Because the prospect of coming home for Christmas brings me incomparable calm; Frank Sinatra singing The First Noel, the reedy sound of a non-church going family singing hymns, bread sauce, three “kids” in their twenties laying out a carrot for Rudolph, eating my auntie’s bran muffins on Christmas morning.
But before I let you go thinking my family is totally Waltons, I’ll let you in on the bad bits too: arguments about EastEnders vs Doctor Who. Too much chocolate in the morning resulting in a migraine by noon. Too much sitting. Lingering moodiness between the active and inert camps (those who want a bracing country walk, those who want to watch Gone With The Wind).

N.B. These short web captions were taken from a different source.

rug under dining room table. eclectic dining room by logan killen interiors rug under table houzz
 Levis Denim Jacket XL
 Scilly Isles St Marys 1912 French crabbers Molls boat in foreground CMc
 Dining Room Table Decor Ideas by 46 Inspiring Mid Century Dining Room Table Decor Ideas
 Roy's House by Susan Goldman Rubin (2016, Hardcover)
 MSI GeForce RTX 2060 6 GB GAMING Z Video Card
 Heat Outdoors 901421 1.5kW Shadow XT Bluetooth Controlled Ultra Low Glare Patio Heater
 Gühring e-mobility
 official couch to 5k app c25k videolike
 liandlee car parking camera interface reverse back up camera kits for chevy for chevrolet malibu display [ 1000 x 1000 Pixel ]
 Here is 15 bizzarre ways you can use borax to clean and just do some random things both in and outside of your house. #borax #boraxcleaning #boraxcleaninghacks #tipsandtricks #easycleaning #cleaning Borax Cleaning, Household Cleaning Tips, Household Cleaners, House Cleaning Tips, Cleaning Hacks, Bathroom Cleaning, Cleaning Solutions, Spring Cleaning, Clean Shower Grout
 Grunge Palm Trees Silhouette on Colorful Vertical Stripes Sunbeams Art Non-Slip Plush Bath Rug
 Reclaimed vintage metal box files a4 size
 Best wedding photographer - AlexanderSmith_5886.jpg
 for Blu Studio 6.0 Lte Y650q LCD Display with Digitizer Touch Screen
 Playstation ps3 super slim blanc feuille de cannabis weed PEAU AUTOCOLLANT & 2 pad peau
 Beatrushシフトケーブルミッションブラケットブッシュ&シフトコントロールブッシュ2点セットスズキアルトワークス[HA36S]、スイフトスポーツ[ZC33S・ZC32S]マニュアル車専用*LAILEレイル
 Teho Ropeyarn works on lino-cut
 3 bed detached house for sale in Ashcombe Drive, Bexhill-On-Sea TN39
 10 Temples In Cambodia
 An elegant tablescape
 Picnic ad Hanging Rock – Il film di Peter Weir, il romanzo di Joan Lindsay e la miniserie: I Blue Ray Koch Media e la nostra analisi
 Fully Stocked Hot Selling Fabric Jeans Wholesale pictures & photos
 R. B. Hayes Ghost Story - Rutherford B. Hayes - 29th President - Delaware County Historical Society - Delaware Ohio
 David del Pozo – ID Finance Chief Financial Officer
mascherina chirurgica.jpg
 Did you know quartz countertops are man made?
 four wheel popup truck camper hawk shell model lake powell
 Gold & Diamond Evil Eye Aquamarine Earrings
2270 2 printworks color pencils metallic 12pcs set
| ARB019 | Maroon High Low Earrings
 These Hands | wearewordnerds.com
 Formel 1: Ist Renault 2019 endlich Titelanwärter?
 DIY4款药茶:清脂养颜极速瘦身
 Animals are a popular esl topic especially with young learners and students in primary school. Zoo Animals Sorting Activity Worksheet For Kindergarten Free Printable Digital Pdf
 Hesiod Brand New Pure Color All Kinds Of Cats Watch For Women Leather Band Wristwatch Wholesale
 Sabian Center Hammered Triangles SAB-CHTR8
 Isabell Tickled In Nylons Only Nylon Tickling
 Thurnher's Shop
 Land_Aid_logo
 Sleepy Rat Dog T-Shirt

Snapping between the academics and the zombies (those who want to play a complicated new board game, those who want to eat more Lindor on the sofa). And my mother, God love her, buys the following things every year that no one eats: walnuts, pickled walnuts, salted caramel vodka, Victorian-style chutney, jarred cranberry sauce (in case anyone finds the home-made a bit tart).
But coming home for Christmas is not about it being perfect – it’s about it just being there, waiting for you. Like it is every year. A home full of wonderful and difficult people you love, coming together to sing and eat and argue. How perfect.